Brief |
Count how many lines in the rows below contain the string "Considering", with case counting, and give only the number.

Data provided |
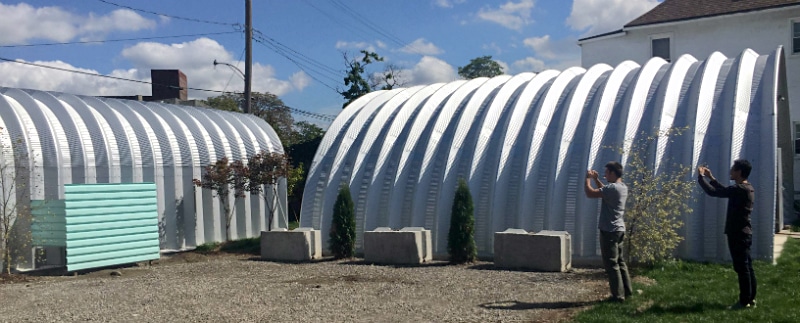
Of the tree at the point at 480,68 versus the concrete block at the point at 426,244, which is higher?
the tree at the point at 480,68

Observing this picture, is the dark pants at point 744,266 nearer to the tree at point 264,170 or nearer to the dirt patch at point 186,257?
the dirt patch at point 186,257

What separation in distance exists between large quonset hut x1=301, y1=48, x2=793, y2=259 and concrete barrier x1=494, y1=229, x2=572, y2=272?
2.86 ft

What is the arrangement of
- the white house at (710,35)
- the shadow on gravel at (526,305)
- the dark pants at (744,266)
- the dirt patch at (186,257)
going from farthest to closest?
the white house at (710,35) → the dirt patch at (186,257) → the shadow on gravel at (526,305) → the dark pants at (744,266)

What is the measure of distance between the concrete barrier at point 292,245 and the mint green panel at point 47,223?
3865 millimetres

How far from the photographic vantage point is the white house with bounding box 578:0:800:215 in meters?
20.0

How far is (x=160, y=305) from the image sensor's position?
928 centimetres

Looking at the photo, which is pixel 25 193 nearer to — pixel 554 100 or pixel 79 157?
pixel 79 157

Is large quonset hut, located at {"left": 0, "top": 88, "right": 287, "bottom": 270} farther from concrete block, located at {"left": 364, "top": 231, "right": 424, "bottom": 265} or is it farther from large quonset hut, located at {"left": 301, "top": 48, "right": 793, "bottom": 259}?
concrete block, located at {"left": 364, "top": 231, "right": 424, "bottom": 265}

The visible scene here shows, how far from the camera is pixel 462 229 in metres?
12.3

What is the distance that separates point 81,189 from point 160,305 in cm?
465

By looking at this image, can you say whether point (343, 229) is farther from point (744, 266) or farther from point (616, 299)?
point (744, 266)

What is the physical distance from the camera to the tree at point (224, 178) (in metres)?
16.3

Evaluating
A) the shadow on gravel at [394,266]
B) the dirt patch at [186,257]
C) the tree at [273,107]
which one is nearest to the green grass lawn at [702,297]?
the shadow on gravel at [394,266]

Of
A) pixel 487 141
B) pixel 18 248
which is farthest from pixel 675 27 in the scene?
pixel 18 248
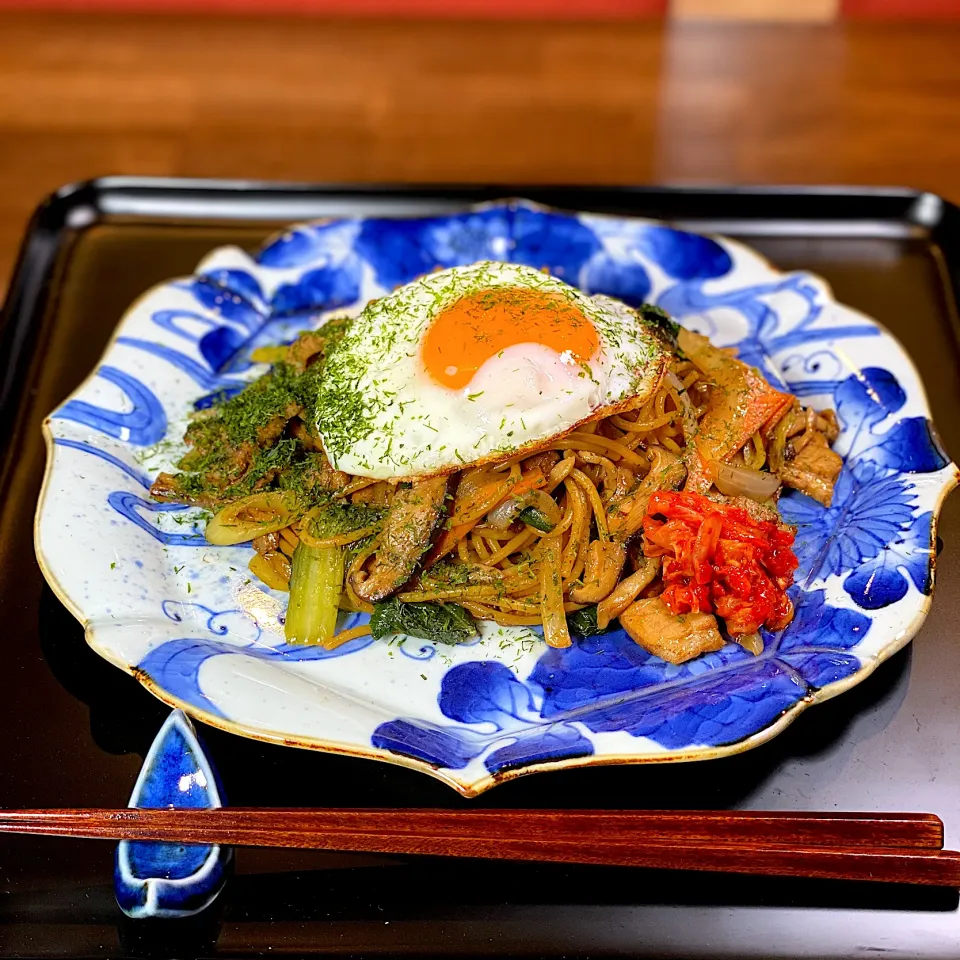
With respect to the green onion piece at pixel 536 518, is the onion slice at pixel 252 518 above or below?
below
--
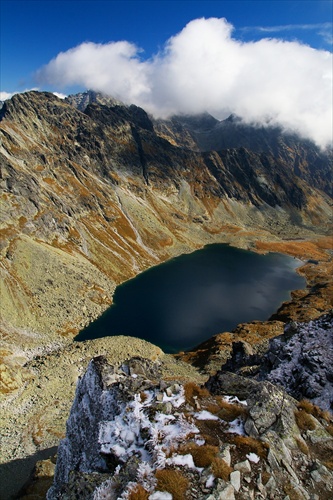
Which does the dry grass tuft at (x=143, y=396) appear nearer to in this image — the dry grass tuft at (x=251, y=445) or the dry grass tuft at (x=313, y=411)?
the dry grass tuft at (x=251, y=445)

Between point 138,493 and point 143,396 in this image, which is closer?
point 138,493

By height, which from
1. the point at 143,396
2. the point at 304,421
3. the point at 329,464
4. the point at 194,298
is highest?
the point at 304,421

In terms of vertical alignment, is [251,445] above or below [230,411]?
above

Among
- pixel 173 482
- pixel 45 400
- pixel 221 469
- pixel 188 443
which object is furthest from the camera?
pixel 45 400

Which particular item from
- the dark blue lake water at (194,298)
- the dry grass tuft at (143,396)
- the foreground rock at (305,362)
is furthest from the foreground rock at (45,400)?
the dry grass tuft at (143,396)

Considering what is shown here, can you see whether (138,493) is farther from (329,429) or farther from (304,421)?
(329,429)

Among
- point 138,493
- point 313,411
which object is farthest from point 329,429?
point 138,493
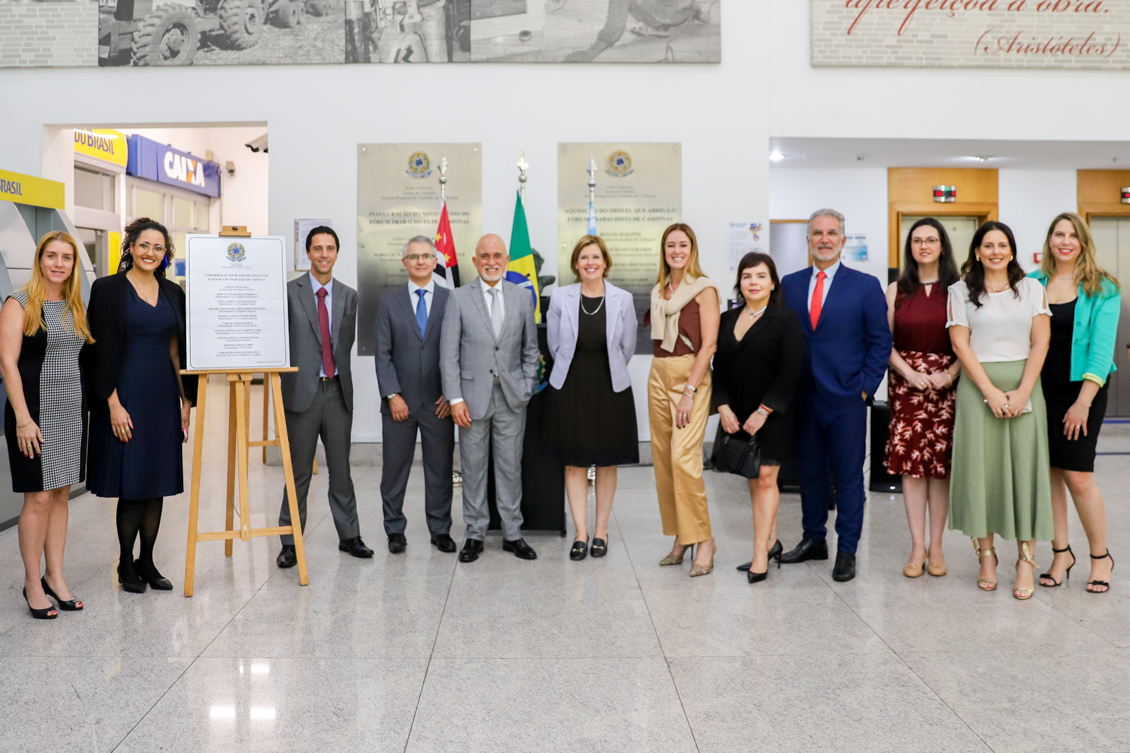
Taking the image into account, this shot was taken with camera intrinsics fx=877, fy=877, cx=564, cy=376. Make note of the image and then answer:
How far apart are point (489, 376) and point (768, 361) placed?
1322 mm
* * *
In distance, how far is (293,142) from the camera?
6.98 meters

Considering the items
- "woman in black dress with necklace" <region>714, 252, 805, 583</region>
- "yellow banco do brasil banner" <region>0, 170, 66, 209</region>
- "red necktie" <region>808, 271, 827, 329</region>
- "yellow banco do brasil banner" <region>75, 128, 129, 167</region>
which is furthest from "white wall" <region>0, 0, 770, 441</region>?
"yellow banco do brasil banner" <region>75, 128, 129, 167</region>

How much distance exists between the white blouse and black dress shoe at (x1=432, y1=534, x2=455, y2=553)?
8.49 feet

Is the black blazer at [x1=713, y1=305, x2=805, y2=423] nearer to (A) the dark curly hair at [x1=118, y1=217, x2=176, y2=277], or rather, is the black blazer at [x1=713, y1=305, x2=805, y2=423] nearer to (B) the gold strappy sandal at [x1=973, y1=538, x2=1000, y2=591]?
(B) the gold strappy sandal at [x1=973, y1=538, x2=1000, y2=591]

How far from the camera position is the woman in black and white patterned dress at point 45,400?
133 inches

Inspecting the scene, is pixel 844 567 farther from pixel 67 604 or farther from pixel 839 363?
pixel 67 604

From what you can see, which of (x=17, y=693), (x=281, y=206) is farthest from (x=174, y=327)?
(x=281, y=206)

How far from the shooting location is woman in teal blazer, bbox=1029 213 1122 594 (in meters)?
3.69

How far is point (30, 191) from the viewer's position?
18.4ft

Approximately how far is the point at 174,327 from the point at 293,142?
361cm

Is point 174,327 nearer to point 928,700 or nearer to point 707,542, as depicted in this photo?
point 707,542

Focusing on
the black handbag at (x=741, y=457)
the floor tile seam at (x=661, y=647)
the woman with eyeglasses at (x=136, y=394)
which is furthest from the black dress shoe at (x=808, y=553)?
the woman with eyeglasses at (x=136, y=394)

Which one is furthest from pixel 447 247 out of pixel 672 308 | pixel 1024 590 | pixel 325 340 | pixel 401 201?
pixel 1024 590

Result for this exercise |
2